(QUESTIONS TO ANSWER):
[1] Quote the passage of the headlamp forum thread that begins at the words "It seems I was" and stops after "a 3500mA battery.", copying it word for word.
[2] Write the next part of the headlamp forum thread, picking up right after its last line.

(EXCERPT TO READ):
Content starts
I got this headlamp today. I bought it on Amazon at a very low price thanks to a temporary offer.
I bought it only to have a Headlamp Cool Withe to use combined with the PD36R and have the same tint color.
It seems I was lucky, my PD36R has a good tint (I have seen other examples of PD36R with a very blue tint) the tint of the HM61 and the PD36R seem to coincide. For the moment I have only tried it in the dark room, the HM61R tint is good, the switch looks ok.
I found the low_red light much better than the HL60R, I don't have an interest in it but it can be useful.
I will soon change the support with a rubber one and with a Zebralight band.
Much perplexity for the battery, I measured the voltage before charging it and I found 3.91 V (I usually find lower voltages on new batteries)
But the battery is a 3400mA ARB18 and not a 3500mA one I looked at the descriptions on the sales page, watched a lot of Youtube videos and I always see a 3500mA battery.
I wonder if I haven't received a used flashlight that someone bought and returned with a 3400 battery keeping the 3500 battery for themselves.

What battery did you find inside, 3400 or 3500?
Thanks


----------



## n2mb_racing (Feb 8, 2022)

I wonder why you'd get the HM61 today when the HM65R-T is lighter and brighter?


----------



## kreisl (Feb 8, 2022)
Content ends
(STORED DATA):
Content starts
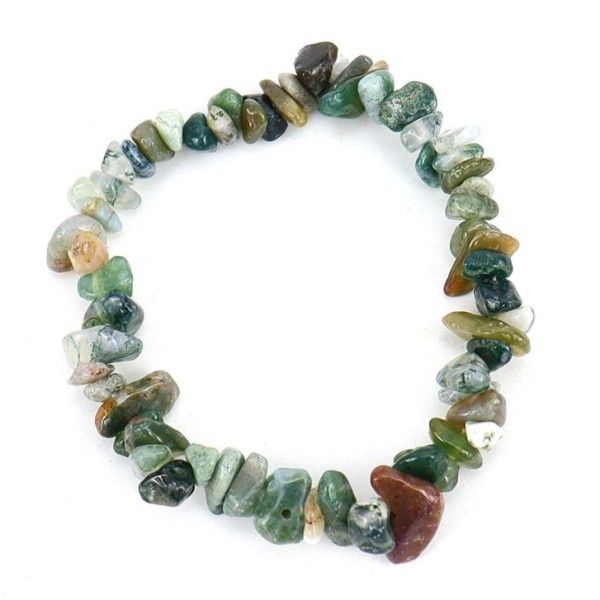 Agate moss bracelet - Prosperity [product.brand] 1 - Rosmarinus (koreni-krumlov.cz / platce DPH)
Content ends
(ANSWERS TO EACH TASK):
[1]
It seems I was lucky, my PD36R has a good tint (I have seen other examples of PD36R with a very blue tint) the tint of the HM61 and the PD36R seem to coincide. For the moment I have only tried it in the dark room, the HM61R tint is good, the switch looks ok.
I found the low_red light much better than the HL60R, I don't have an interest in it but it can be useful.
I will soon change the support with a rubber one and with a Zebralight band.
Much perplexity for the battery, I measured the voltage before charging it and I found 3.91 V (I usually find lower voltages on new batteries)
But the battery is a 3400mA ARB18 and not a 3500mA one I looked at the descriptions on the sales page, watched a lot of Youtube videos and I always see a 3500mA battery.

[2]
welcome to the owners' club, and congrats to the good tint and good switch. as mentioned by me, those two former (2019) issues should not exist anymore, we're in 2022 and production quality of our model has matured to final top quality stage; no doubt fenis became aware of dissatisfactory tint and switch thru early adopters' criticism right after the release in 2019. Good idea to xchange the holder (from plastic to rubber)! i like the headband itself though, which is why i continue to wear it (with the broken plastic holder).

i found inside 3500mAh (Fenix ARB-L18-3500 12.6Wh), and the ANSI FL-1 specs were made with this battery. Seeing a brandnew 3400 inside would puzzle me too. hope you can figure it out.


----------



## Stefano (Feb 8, 2022)

n2mb_racing said:


> I wonder why you'd get the HM61 today when the HM65R-T is lighter and brighter?


I already own a special edition HM65R (both leds with 5000 K tint) it has a constant stabilization better than the standard HM65R and the HM65R-T
I bought this HM61R because it has the same tint as the PD36R, theoretically even with HM65R-T I would have had the same tint but only with the main led (SST40) the other flood_led would have been with a warmer tint.
The weight difference between HM61R and HM65R-T is minimal (only 8 grams difference)
In my experience an L-shaped flashlight is more comfortable carried hanging around the neck or in a pocket. 
When I'm not using my Headlamps I wear them hanging behind my neck, with HM65R I have a different sensation of bulk, I only use it on a few occasions. 
For everyday transport I prefer the L-shape such as Zebralight, Armytek or the HM61R


----------



## n2mb_racing (Feb 8, 2022)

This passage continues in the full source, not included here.